[Collection entries]
--------
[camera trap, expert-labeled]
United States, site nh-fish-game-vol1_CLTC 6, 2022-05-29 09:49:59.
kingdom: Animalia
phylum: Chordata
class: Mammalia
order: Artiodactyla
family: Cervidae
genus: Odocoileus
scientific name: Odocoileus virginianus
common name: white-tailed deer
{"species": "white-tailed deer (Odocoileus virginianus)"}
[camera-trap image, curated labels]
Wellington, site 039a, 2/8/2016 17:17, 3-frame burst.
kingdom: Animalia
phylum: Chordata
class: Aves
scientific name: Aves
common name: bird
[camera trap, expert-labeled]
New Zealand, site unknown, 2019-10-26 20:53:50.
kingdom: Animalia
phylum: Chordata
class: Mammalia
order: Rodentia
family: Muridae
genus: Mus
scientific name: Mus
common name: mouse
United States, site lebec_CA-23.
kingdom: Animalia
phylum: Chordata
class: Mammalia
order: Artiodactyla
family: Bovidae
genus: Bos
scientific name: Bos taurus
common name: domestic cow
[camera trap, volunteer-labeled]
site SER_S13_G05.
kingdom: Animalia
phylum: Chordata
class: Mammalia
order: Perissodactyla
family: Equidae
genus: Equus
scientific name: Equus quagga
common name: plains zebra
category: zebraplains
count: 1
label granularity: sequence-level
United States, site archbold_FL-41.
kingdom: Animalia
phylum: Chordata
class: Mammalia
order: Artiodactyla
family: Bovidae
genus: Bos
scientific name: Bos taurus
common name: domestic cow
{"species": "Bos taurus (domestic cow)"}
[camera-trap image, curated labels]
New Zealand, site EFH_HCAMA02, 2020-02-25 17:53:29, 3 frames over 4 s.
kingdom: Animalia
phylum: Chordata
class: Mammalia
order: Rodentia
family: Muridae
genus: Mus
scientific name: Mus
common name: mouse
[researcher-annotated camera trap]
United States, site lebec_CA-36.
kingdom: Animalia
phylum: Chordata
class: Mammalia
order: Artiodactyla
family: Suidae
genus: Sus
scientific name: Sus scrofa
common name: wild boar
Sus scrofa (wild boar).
--------
Only the lines above, from the first through the one holding "scientific name: Equus quagga", are to be output, and they must be copied exactly.

[camera trap, expert-labeled]
United States, site nh-fish-game-vol1_CLTC 6, 2022-05-29 09:49:59.
kingdom: Animalia
phylum: Chordata
class: Mammalia
order: Artiodactyla
family: Cervidae
genus: Odocoileus
scientific name: Odocoileus virginianus
common name: white-tailed deer
{"species": "white-tailed deer (Odocoileus virginianus)"}
[camera-trap image, curated labels]
Wellington, site 039a, 2/8/2016 17:17, 3-frame burst.
kingdom: Animalia
phylum: Chordata
class: Aves
scientific name: Aves
common name: bird
[camera trap, expert-labeled]
New Zealand, site unknown, 2019-10-26 20:53:50.
kingdom: Animalia
phylum: Chordata
class: Mammalia
order: Rodentia
family: Muridae
genus: Mus
scientific name: Mus
common name: mouse
United States, site lebec_CA-23.
kingdom: Animalia
phylum: Chordata
class: Mammalia
order: Artiodactyla
family: Bovidae
genus: Bos
scientific name: Bos taurus
common name: domestic cow
[camera trap, volunteer-labeled]
site SER_S13_G05.
kingdom: Animalia
phylum: Chordata
class: Mammalia
order: Perissodactyla
family: Equidae
genus: Equus
scientific name: Equus quagga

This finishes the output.